Dan wacht ook jou het vuur van de afvalhoop buiten Jeruzalem, het Gehenna, voor tijdgenoten van Jezus van Nazareth het beeld van de hel waar het eeuwig brand.  Hier werd het afval van de hele stad verbrand, inclusief dode dieren. Dag en nacht brandde er een vuur en hoe het stonk kan iedereen zich er waarschijnlijk wel bij voorstellen. Als je offert, en offeren is delen met iemand die dat nodig heeft, en je hebt nog iets tegen iemand, dan is er dus iemand met wie je op dat moment niet wilt delen, dat moet je dus eerst goedmaken, want wat je de minste van de mensen hebt gedaan heb je aan God zelf gedaan. Zo ook een geschil, zorg dat het uit de wereld is voor het uit de hand loopt is het advies. Je merkt aan de manier van spreken van Jezus van Nazareth dat het hier niet gaat om wetten in de zin waarin wij het over wetten hebben. Over dit soort regels kun je geen rechtzitting houden, kun je iemand niet oordelen. Integendeel hoe een ander hiermee omgaat dat kun je al helemaal niet beoordelen, dat moet je dus aan God overlaten.
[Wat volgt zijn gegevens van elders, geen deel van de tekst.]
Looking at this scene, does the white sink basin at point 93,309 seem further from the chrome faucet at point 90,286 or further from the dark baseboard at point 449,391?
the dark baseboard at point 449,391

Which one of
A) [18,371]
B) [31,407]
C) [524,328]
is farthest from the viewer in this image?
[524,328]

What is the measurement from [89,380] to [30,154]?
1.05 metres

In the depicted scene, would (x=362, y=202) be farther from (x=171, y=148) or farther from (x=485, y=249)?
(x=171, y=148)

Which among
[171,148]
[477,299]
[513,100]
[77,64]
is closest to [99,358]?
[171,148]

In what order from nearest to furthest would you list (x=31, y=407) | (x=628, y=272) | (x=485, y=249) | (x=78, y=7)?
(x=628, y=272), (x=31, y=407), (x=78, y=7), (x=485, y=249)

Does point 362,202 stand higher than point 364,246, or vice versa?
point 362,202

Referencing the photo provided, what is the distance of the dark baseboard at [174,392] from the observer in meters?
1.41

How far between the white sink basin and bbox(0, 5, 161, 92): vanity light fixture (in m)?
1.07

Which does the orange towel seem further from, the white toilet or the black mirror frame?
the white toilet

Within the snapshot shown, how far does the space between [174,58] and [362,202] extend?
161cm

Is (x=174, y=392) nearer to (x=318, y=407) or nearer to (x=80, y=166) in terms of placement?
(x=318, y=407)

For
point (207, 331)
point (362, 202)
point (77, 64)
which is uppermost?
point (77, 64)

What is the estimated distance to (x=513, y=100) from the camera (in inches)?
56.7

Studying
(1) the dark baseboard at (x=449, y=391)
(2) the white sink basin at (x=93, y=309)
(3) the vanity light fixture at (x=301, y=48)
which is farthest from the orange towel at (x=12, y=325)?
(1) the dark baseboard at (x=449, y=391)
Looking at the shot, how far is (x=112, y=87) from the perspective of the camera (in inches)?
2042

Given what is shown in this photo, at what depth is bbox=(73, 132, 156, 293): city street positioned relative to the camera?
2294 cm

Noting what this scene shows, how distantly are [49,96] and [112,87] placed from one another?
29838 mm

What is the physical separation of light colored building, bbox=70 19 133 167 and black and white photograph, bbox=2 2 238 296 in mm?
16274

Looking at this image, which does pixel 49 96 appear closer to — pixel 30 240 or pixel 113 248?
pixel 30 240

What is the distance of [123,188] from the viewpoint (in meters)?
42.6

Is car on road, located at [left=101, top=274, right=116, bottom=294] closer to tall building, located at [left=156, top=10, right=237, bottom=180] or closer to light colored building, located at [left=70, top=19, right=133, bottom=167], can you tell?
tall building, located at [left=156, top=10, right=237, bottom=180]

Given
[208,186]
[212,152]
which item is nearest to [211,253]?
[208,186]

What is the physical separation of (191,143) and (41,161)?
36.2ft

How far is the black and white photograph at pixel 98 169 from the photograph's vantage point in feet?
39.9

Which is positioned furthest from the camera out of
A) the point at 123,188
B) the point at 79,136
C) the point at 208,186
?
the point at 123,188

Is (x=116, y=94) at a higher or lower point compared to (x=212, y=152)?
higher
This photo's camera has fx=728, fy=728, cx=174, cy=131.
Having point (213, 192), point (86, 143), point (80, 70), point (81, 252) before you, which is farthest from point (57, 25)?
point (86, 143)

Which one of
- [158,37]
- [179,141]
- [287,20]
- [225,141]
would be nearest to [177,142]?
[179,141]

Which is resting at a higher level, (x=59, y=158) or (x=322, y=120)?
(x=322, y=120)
Dat is nu net het verschil met die Farizeeën, die hadden een eindeloze uitleg waaraan iedereen werd gebonden, net als in onze Romeinse rechtspraak, ook al kon dat de liefde voor elkaar, de zorg voor elkaar doden.. Al die regels in de Bijbel zijn bedoeld om het verkeer tussen mensen te verbeteren, om te zorgen dat jij en ik meer van onze naaste kunnen gaan houden, zonder het kwade in de ander goed te hoeven keuren. Zo moeten we dus de Bijbel lezen, al die regels komen uit het Oude Testament, de Hebreeuwse Bijbel waar Jezus van Nazareth de uitleg en de vervulling was was. Zo moeten we op zoek naar de toepassing van die regels in ons eigen leven en in onze eigen samenleving. Zorgen we samen voor een volwaardige plaats voor de armen in onze samenleving? Of schelden we de armen uit voor dwaas en moeten we er van uitgaan dat ze zelf schuld hebben aan hun armoede? Wij mogen elke dag weer opnieuw met die regels op pad, ook vandaag weer.